Ainsi, on pourra dire qu'un philosophe qui n'a pas écrit de théorie est peut-être sur la voie de la sagesse, dans la mesure où il aurait compris toute l'inanité de la production de théories philosophiques.

Se méfier de son ego

Le philosophe doit enfin se méfier de son ego et de son attachement à ses propres œuvres et à ses propres théories.

L'œil externe

Le rôle du philosophe aujourd'hui comme hier est donc d'être l'œil externe de la société et de questionner nos questions plutôt que nous apporter des réponses à des questions mal posées, questions qui se renouvèlent toujours sous l'illusion des changements du monde.

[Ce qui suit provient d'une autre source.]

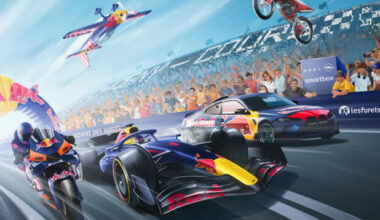 Formule 1, MotoGP, WRC, Rallye-Raid, drift et voltige aérienne au programme du show Red Bull Motormania en septembre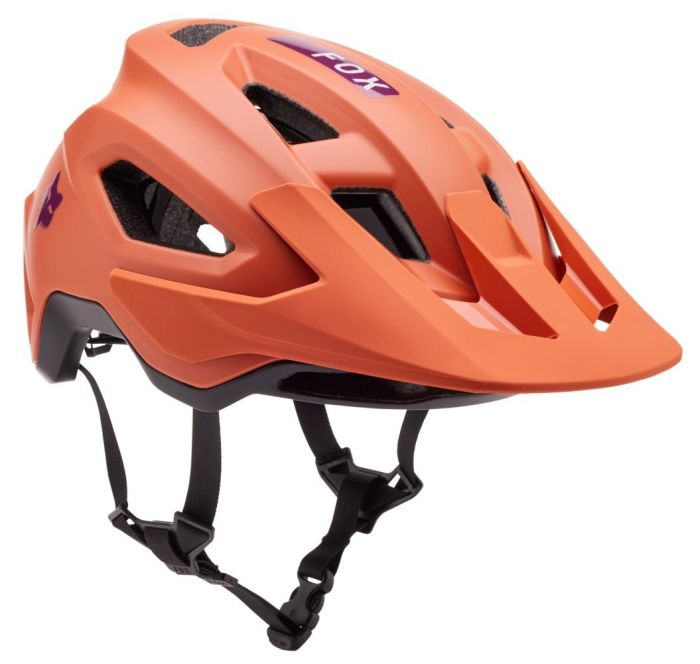 Шолом Fox Speedframe Helmet Atomic Orange
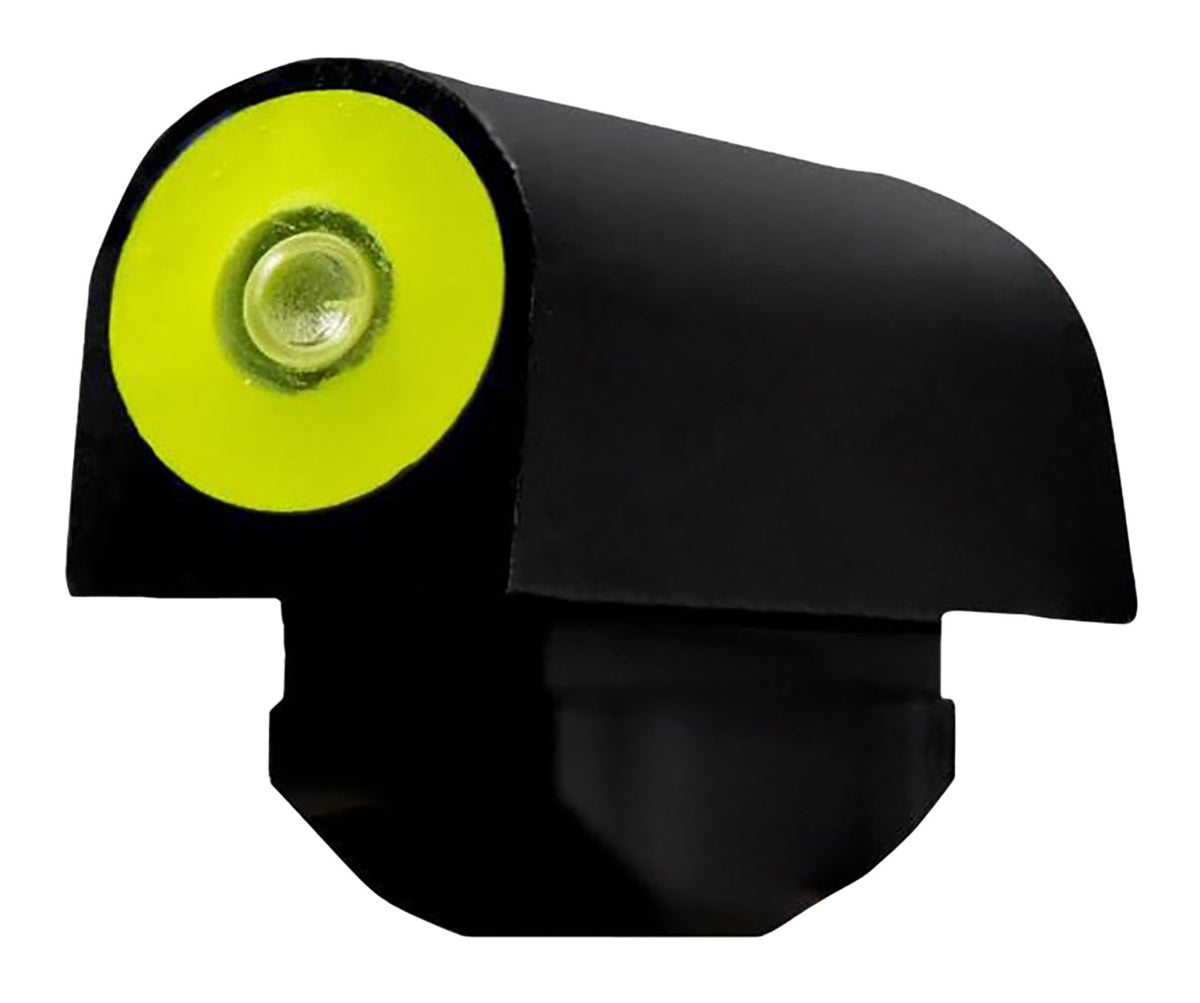 XS Sights Big Dot Night Sight Revolver Front for S&W - Green Tritium with Yellow Outline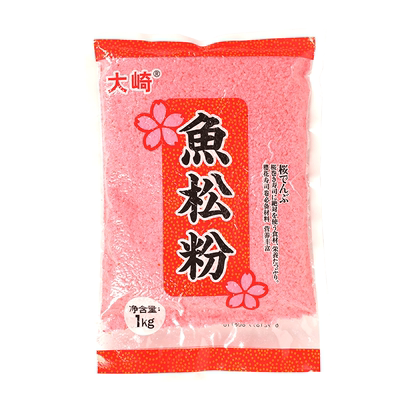大崎鱼松粉食材配料紫菜包饭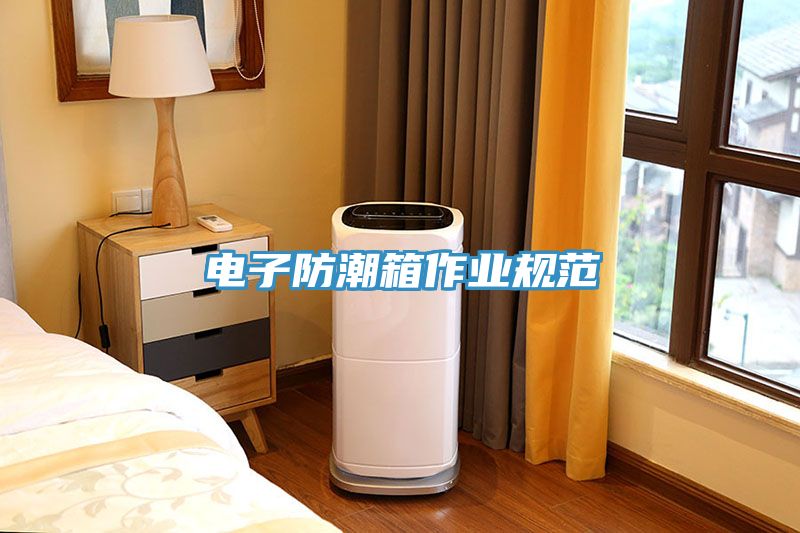 电子防潮箱作业规范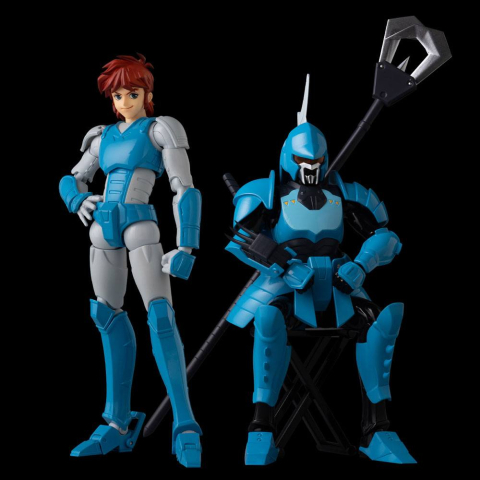 Chou-Dan-Kadou Yoroiden-Samurai Troopers Action Figure Suiko no Shin 16 cm [7]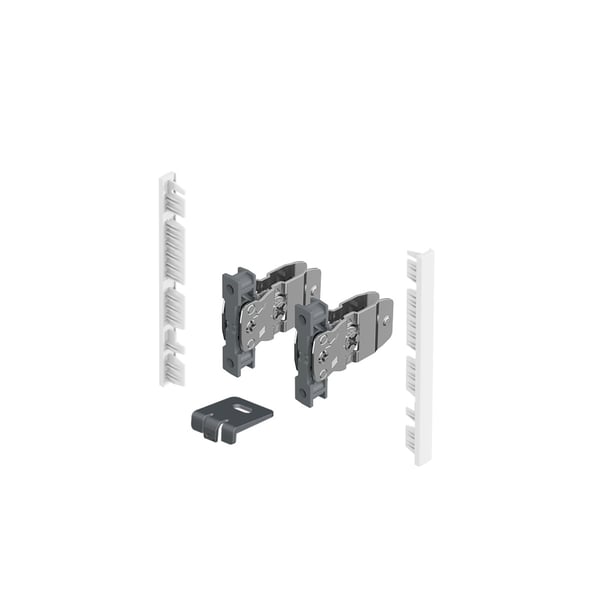 Hettich 9257615 skufferulle & -skinne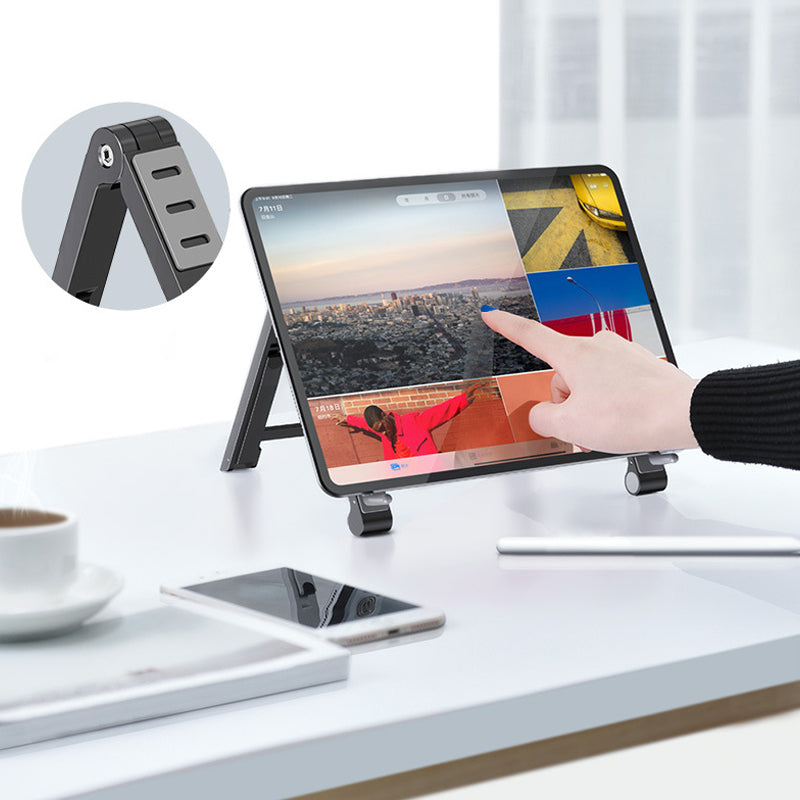 Avelena | Aluminium Zusammenklappbarer Laptopständer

Selon cette vision du philosophe, une grande partie de la philosophie occidentale ne serait pas de la philosophie et une grande partie des philosophes n'en seraient pas. Il appartient au lecteur d'étudier la question.

Notes

  1. C'est ce que l'on appelle de la projection.
  2. Cf. les types psychologiques.
  3. Cf. La pensée tautologique.
  4. Et encore, la psychologie analytique nous montre la difficulté d'une telle hypothèse. A voir aussi A propos de Michel Onfray pour un exemple de non travail psychanalytique sur soi.